Любовь и злодейство гениев - Сергей Нечаев
Шрифт:
Интервал:
Закладка:
По словам Анри Труайя, признание Чайковского в крахе отношений с женой сначала обрадовали Надежду Филаретовну: некоторое время она купалась «в упоении женской мести», и оскорбление, нанесенное ее самолюбию, было «оплаченным сполна, даже лучше, чем она ожидала». Однако потом ею овладела тревога. Она испугалась, что Милюкова в состоянии безысходности дискредитирует великого композитора в глазах публики.
Анри Труайя пишет:
«Она уже видит своего героя представшим пред судом, обвиненным в насильственных действиях по отношению к жене […] К счастью, волнения ее напрасны».
Она написала Чайковскому:
«Любили ли Вы когда-нибудь? Мне кажется, что нет. Вы слишком любите музыку, для того чтобы могли полюбить женщину. Я знаю один эпизод любви из вашей жизни, но я нахожу, что любовь так называемая платоническая (хотя Платон вовсе не так любил) есть только полулюбовь, любовь воображения, а не сердца, не то чувство, которое входит в плоть и кровь человека, без которого он жить не может».
«Там где слова бессильны, является во всеоружии своем более красноречивый язык — музыка».

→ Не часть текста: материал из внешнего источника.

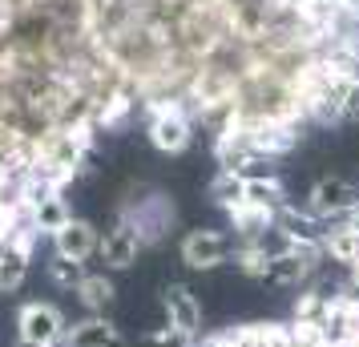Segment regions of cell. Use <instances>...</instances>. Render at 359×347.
I'll return each instance as SVG.
<instances>
[{
	"label": "cell",
	"mask_w": 359,
	"mask_h": 347,
	"mask_svg": "<svg viewBox=\"0 0 359 347\" xmlns=\"http://www.w3.org/2000/svg\"><path fill=\"white\" fill-rule=\"evenodd\" d=\"M117 222L130 226L142 247H154V243H162L165 234L174 231L178 210H174V202L165 198L162 190H133L130 198L117 206Z\"/></svg>",
	"instance_id": "6da1fadb"
},
{
	"label": "cell",
	"mask_w": 359,
	"mask_h": 347,
	"mask_svg": "<svg viewBox=\"0 0 359 347\" xmlns=\"http://www.w3.org/2000/svg\"><path fill=\"white\" fill-rule=\"evenodd\" d=\"M146 114H149L146 133H149V142H154V149H162V154H182V149L190 146L194 121L182 109V101H174V97L146 101Z\"/></svg>",
	"instance_id": "7a4b0ae2"
},
{
	"label": "cell",
	"mask_w": 359,
	"mask_h": 347,
	"mask_svg": "<svg viewBox=\"0 0 359 347\" xmlns=\"http://www.w3.org/2000/svg\"><path fill=\"white\" fill-rule=\"evenodd\" d=\"M65 327L69 319L61 315L57 303H25L17 311V335H20V347H61L65 339Z\"/></svg>",
	"instance_id": "3957f363"
},
{
	"label": "cell",
	"mask_w": 359,
	"mask_h": 347,
	"mask_svg": "<svg viewBox=\"0 0 359 347\" xmlns=\"http://www.w3.org/2000/svg\"><path fill=\"white\" fill-rule=\"evenodd\" d=\"M182 263L190 266V271H214V266H222L230 259V238L222 231H190L182 238Z\"/></svg>",
	"instance_id": "277c9868"
},
{
	"label": "cell",
	"mask_w": 359,
	"mask_h": 347,
	"mask_svg": "<svg viewBox=\"0 0 359 347\" xmlns=\"http://www.w3.org/2000/svg\"><path fill=\"white\" fill-rule=\"evenodd\" d=\"M355 206H359V186L343 182V178H319L311 186V215H319L323 222L343 218Z\"/></svg>",
	"instance_id": "5b68a950"
},
{
	"label": "cell",
	"mask_w": 359,
	"mask_h": 347,
	"mask_svg": "<svg viewBox=\"0 0 359 347\" xmlns=\"http://www.w3.org/2000/svg\"><path fill=\"white\" fill-rule=\"evenodd\" d=\"M162 307H165V323H170V327H178L182 335L198 339V331H202V303L194 299L190 287L170 283L162 291Z\"/></svg>",
	"instance_id": "8992f818"
},
{
	"label": "cell",
	"mask_w": 359,
	"mask_h": 347,
	"mask_svg": "<svg viewBox=\"0 0 359 347\" xmlns=\"http://www.w3.org/2000/svg\"><path fill=\"white\" fill-rule=\"evenodd\" d=\"M97 243H101V234H97L93 222L69 218L65 226L53 234V254H61V259H69V263H85V259L97 254Z\"/></svg>",
	"instance_id": "52a82bcc"
},
{
	"label": "cell",
	"mask_w": 359,
	"mask_h": 347,
	"mask_svg": "<svg viewBox=\"0 0 359 347\" xmlns=\"http://www.w3.org/2000/svg\"><path fill=\"white\" fill-rule=\"evenodd\" d=\"M61 347H126V335L105 315H85V319H77V323L65 327Z\"/></svg>",
	"instance_id": "ba28073f"
},
{
	"label": "cell",
	"mask_w": 359,
	"mask_h": 347,
	"mask_svg": "<svg viewBox=\"0 0 359 347\" xmlns=\"http://www.w3.org/2000/svg\"><path fill=\"white\" fill-rule=\"evenodd\" d=\"M97 254H101V263L109 266V271H126V266L137 263V254H142V243H137V234H133L130 226L114 222V226L105 231V238L97 243Z\"/></svg>",
	"instance_id": "9c48e42d"
},
{
	"label": "cell",
	"mask_w": 359,
	"mask_h": 347,
	"mask_svg": "<svg viewBox=\"0 0 359 347\" xmlns=\"http://www.w3.org/2000/svg\"><path fill=\"white\" fill-rule=\"evenodd\" d=\"M226 218H230V231L234 234L255 238V234H262V231L275 226L278 210L275 206H259V202H250V198H238L234 206H226Z\"/></svg>",
	"instance_id": "30bf717a"
},
{
	"label": "cell",
	"mask_w": 359,
	"mask_h": 347,
	"mask_svg": "<svg viewBox=\"0 0 359 347\" xmlns=\"http://www.w3.org/2000/svg\"><path fill=\"white\" fill-rule=\"evenodd\" d=\"M319 247H323V259H331V263H343V266L359 263V231H351L343 218H331L327 222Z\"/></svg>",
	"instance_id": "8fae6325"
},
{
	"label": "cell",
	"mask_w": 359,
	"mask_h": 347,
	"mask_svg": "<svg viewBox=\"0 0 359 347\" xmlns=\"http://www.w3.org/2000/svg\"><path fill=\"white\" fill-rule=\"evenodd\" d=\"M73 295L81 299V307L89 315H105L109 307H114L117 287H114V279H109L105 271H101V275H89V271H85V279L77 283V291H73Z\"/></svg>",
	"instance_id": "7c38bea8"
},
{
	"label": "cell",
	"mask_w": 359,
	"mask_h": 347,
	"mask_svg": "<svg viewBox=\"0 0 359 347\" xmlns=\"http://www.w3.org/2000/svg\"><path fill=\"white\" fill-rule=\"evenodd\" d=\"M243 198H250V202H259V206H287V186H283V178L278 174H250L246 178V194Z\"/></svg>",
	"instance_id": "4fadbf2b"
},
{
	"label": "cell",
	"mask_w": 359,
	"mask_h": 347,
	"mask_svg": "<svg viewBox=\"0 0 359 347\" xmlns=\"http://www.w3.org/2000/svg\"><path fill=\"white\" fill-rule=\"evenodd\" d=\"M69 218H73V215H69V206H65V198H61V194H45V198L33 206V226L41 234H49V238L65 226Z\"/></svg>",
	"instance_id": "5bb4252c"
},
{
	"label": "cell",
	"mask_w": 359,
	"mask_h": 347,
	"mask_svg": "<svg viewBox=\"0 0 359 347\" xmlns=\"http://www.w3.org/2000/svg\"><path fill=\"white\" fill-rule=\"evenodd\" d=\"M25 279H29V259L17 254V250H8V247H0V295L20 291Z\"/></svg>",
	"instance_id": "9a60e30c"
},
{
	"label": "cell",
	"mask_w": 359,
	"mask_h": 347,
	"mask_svg": "<svg viewBox=\"0 0 359 347\" xmlns=\"http://www.w3.org/2000/svg\"><path fill=\"white\" fill-rule=\"evenodd\" d=\"M230 259H234V271H238V275H246V279H266V263H271V259H266L255 243L243 238L238 247H230Z\"/></svg>",
	"instance_id": "2e32d148"
},
{
	"label": "cell",
	"mask_w": 359,
	"mask_h": 347,
	"mask_svg": "<svg viewBox=\"0 0 359 347\" xmlns=\"http://www.w3.org/2000/svg\"><path fill=\"white\" fill-rule=\"evenodd\" d=\"M246 194V178L238 174V170H218L214 174V182H210V198L226 210V206H234V202Z\"/></svg>",
	"instance_id": "e0dca14e"
},
{
	"label": "cell",
	"mask_w": 359,
	"mask_h": 347,
	"mask_svg": "<svg viewBox=\"0 0 359 347\" xmlns=\"http://www.w3.org/2000/svg\"><path fill=\"white\" fill-rule=\"evenodd\" d=\"M287 331H291V347H331L319 319H291Z\"/></svg>",
	"instance_id": "ac0fdd59"
},
{
	"label": "cell",
	"mask_w": 359,
	"mask_h": 347,
	"mask_svg": "<svg viewBox=\"0 0 359 347\" xmlns=\"http://www.w3.org/2000/svg\"><path fill=\"white\" fill-rule=\"evenodd\" d=\"M49 279H53V287L77 291V283L85 279V266L81 263H69V259H61V254H53V259H49Z\"/></svg>",
	"instance_id": "d6986e66"
},
{
	"label": "cell",
	"mask_w": 359,
	"mask_h": 347,
	"mask_svg": "<svg viewBox=\"0 0 359 347\" xmlns=\"http://www.w3.org/2000/svg\"><path fill=\"white\" fill-rule=\"evenodd\" d=\"M190 343H194L190 335H182L178 327L162 323V327H154V331H149V335H146V339H142L137 347H190Z\"/></svg>",
	"instance_id": "ffe728a7"
},
{
	"label": "cell",
	"mask_w": 359,
	"mask_h": 347,
	"mask_svg": "<svg viewBox=\"0 0 359 347\" xmlns=\"http://www.w3.org/2000/svg\"><path fill=\"white\" fill-rule=\"evenodd\" d=\"M319 311H323V291H303V295L294 299V319H319Z\"/></svg>",
	"instance_id": "44dd1931"
},
{
	"label": "cell",
	"mask_w": 359,
	"mask_h": 347,
	"mask_svg": "<svg viewBox=\"0 0 359 347\" xmlns=\"http://www.w3.org/2000/svg\"><path fill=\"white\" fill-rule=\"evenodd\" d=\"M343 117H359V81H347L343 89V105H339Z\"/></svg>",
	"instance_id": "7402d4cb"
},
{
	"label": "cell",
	"mask_w": 359,
	"mask_h": 347,
	"mask_svg": "<svg viewBox=\"0 0 359 347\" xmlns=\"http://www.w3.org/2000/svg\"><path fill=\"white\" fill-rule=\"evenodd\" d=\"M347 287L359 295V263H351V279H347Z\"/></svg>",
	"instance_id": "603a6c76"
}]
</instances>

(П. И. Чайковский)Чайковский ответил ей уклончиво:
«Вы спрашиваете, друг мой, знакома ли мне любовь неплатоническая. И да, и нет. Если вопрос этот поставить несколько иначе, то есть спросить, испытал ли я полноту счастья в любви, то отвечу: нет, нет и нет!!! Впрочем, я думаю, что и в музыке моей имеется ответ на вопрос этот. Если же Вы спросите меня, понимаю ли я все могущество, всю неизмеримую силу этого чувства, то отвечу: да, да и да — и опять так скажу, что я с любовью пытался неоднократно выразить музыкой мучительность и вместе с тем блаженство любви».
Она полна беспокойства:
«Мне кажется, что у меня много соперников, что у Вас много друзей, которых Вы любите больше, чем меня. Но […] в Вашей музыке я сливаюсь с Вами воедино, и в этом никто не может соперничать со мною: здесь я владею и люблю! Простите мне этот бред, не пугайтесь моей ревности, ведь она Вас ни к чему не обязывает, это есть мое собственное и во мне же разрешающееся чувство. От Вас же мне не надо ничего больше того, чем я пользуюсь теперь, кроме разве маленькой перемены формы: я хотела бы, чтобы Вы были со мною, как обыкновенно бывают с друзьями, на „ты“. Я думаю, что в переписке это не трудно, но если Вы найдете это недолжным, то я никакой претензии иметь не буду, потому что и так я счастлива; будьте Вы благословенны за это счастье! В эту минуту я хотела бы сказать, что я обнимаю Вас от всего сердца, но, может быть, Вы найдете это уже слишком странным; поэтому я скажу, как обыкновенно: до свидания, милый друг мой».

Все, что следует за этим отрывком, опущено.